- SUPPLIED TEXT
☆ ☆ ☆ ☆ ☆

= Rae-Lac La Martre =

Rae-Lac La Martre was an electoral district of the Northwest Territories, Canada. The district consisted of most communities in the North Slave Region (Tłicho Region), which were Rae-Edzo (Behchokǫ̀), Rae Lakes (Gamèti), Lac La Martre (Whatì) and Snare Lake (Wekweètì). As of 2005, following the Tłı̨chǫ Agreement, it is now known as Tłı̨chǫ governance.

==Members of the Legislative Assembly (MLAs)==
The members are of the Legislative Assembly (MLAs) elected by the Northwest Territories’ population. Each MLA represents a specific elector district and is responsible for representing the concerns of their constituents, by debating, passing laws and overseeing territorial government’s work.

☆ ☆ ☆ ☆ ☆

- SOURCE MATERIAL
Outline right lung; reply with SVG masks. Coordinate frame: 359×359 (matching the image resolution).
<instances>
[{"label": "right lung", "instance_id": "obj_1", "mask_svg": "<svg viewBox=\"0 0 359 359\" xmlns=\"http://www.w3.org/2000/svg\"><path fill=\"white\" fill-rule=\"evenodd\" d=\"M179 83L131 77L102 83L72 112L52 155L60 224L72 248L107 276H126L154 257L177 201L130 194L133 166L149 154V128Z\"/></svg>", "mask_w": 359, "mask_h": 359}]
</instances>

☆ ☆ ☆ ☆ ☆

- WHAT TO DO
1. In the Rae-Lac La Martre text, what agreement preceded the 2005 change to Tłı̨chǫ governance?
2. List every community that the Rae-Lac La Martre text says the district consisted of, giving each one's alternate name in parentheses.

- RESPONSES BY TASK
1. The Tłı̨chǫ Agreement.

2.
Rae-Edzo (Behchokǫ̀)
Rae Lakes (Gamèti)
Lac La Martre (Whatì)
Snare Lake (Wekweètì)